Once live, query it via REST API:
import requests
token = dbutils.notebook.entry_point.getDbutils().notebook().getContext().apiToken().get()
url = „https://<workspace>/serving-endpoints/<endpoint-name>/invocations”
response = requests.post(
url,
headers={„Authorization”: f”Bearer {token}”},
json={„inputs”: [{„feature_col”: 1.5, „other_col”: 3}]}
)
print(response.json())
Model Serving endpoints support:
- Automatic scaling – scales up and down based on traffic.
- GPU inference – for deep learning models.
- Payload logging – for governance and audit trails.
Batch Inference – Spark UDF
For large-scale batch scoring across Delta tables, deploy the model as a Spark UDF:
from mlflow.pyfunc import spark_udf
predict_udf = mlflow.pyfunc.spark_udf(spark, model_uri=f”models:/{model_name}@champion”)
scored_df = df_clean.withColumn(„prediction”, predict_udf(*feature_cols))
scored_df.write.format(„delta”).saveAsTable(„my_catalog.ml_models.predictions”)

Monitoring & MLOps in Production
Deploying a model is not the end of the process – it is the beginning of ongoing operations. In production, you need to monitor:
- Prediction drift – are model outputs shifting over time?

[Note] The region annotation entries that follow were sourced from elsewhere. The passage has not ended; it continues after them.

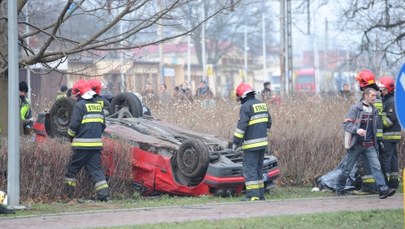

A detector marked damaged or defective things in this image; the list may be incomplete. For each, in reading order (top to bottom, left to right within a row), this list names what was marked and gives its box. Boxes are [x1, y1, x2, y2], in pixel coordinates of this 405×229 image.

exposed car wheel [47, 97, 76, 137]
exposed car wheel [109, 92, 143, 118]
damaged vehicle [33, 93, 280, 197]
overturned red car [33, 93, 280, 197]
exposed car wheel [176, 139, 208, 180]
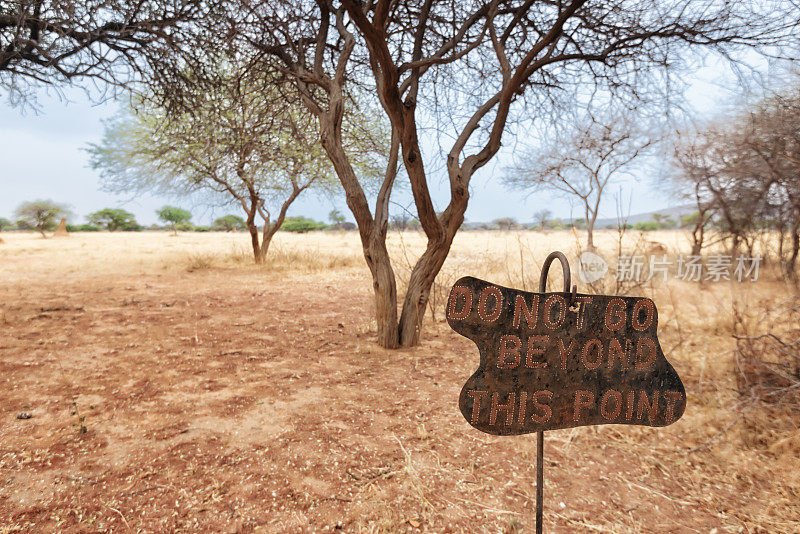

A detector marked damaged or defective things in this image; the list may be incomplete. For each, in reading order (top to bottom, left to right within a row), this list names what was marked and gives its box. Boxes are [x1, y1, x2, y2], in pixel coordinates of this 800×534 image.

rusty warning sign [446, 278, 684, 438]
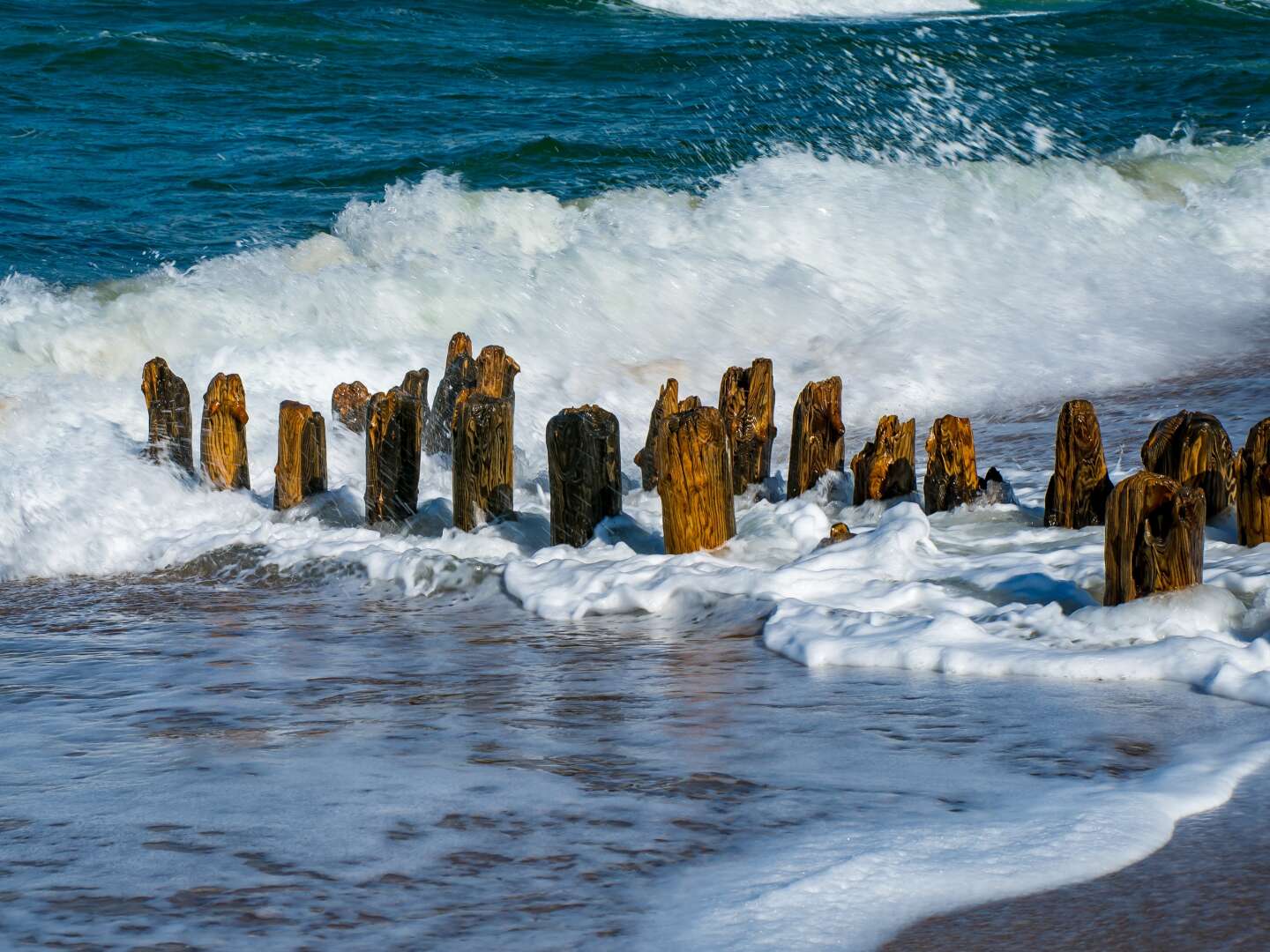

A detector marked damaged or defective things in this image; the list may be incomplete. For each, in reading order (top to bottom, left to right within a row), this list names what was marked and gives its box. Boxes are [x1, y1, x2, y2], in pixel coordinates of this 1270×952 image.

broken post stump [141, 358, 192, 477]
broken post stump [199, 373, 249, 492]
broken post stump [273, 398, 327, 509]
broken post stump [330, 383, 370, 436]
broken post stump [365, 388, 423, 523]
broken post stump [452, 390, 510, 532]
broken post stump [549, 403, 622, 550]
broken post stump [655, 405, 736, 555]
broken post stump [721, 355, 777, 492]
broken post stump [782, 378, 843, 502]
broken post stump [848, 416, 919, 508]
broken post stump [924, 413, 980, 509]
broken post stump [1041, 396, 1112, 530]
broken post stump [1107, 474, 1204, 606]
broken post stump [1143, 411, 1229, 523]
broken post stump [1234, 419, 1270, 548]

- Data quality – is incoming inference data matching training data distributions?
- Model performance – is accuracy degrading as real-world conditions change?
Databricks supports automated alerting and root cause analysis for these concerns. For repeatable retraining, you can wire the entire pipeline – data ingestion through deployment – into a Databricks Workflow, creating a production-grade MLOps loop that runs on a schedule or event trigger.

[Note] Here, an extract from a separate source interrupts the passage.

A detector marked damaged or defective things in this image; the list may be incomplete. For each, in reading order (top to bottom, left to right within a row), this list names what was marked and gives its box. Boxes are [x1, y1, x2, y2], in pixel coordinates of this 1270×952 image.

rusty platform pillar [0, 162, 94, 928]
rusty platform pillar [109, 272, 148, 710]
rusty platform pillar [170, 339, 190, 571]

This is the difference between a one-off model build and a maintainable ML system. For teams looking to optimize performance and cost across these running pipelines, see our Databricks performance tuning services.
For further reading on MLOps practices and experiment tracking within this loop, the MLflow official documentation and Databricks Machine Learning documentation are the authoritative references.
Work With Dateonic on Your Databricks ML Platform
Building ML models in Databricks involves many moving parts – getting each layer right, from Unity Catalog governance and cluster configuration to end-to-end MLOps pipelines, is where most teams lose significant time and budget.
Dateonic is an official Databricks consulting partner with a team of certified data engineers specializing in AI-ready data platforms. We help businesses implement, optimize, and scale Databricks environments – from initial setup through production ML operations.
Whether you are starting from scratch or untangling an existing setup, we can help you build a platform that your ML team can actually move fast on.
Looking to build production-ready ML models on Databricks? Contact Dateonic for a free consultation.
Conclusion
Building ML models in Databricks follows a clear five-step process: prepare your data in Delta Lake and Unity Catalog, train your model using scikit-learn, PyTorch, or AutoML, tune hyperparameters with distributed tools like Hyperopt, register the best model to Unity Catalog, and deploy via Model Serving or Spark UDF for batch inference.
The real value of Databricks is that all of these steps happen on one platform, with shared governance, lineage, and compute. There is no glue code, no pipeline fragility between separate tools, and no re-authentication between systems. That is what makes building ML models in Databricks the right choice for production-grade ML at scale.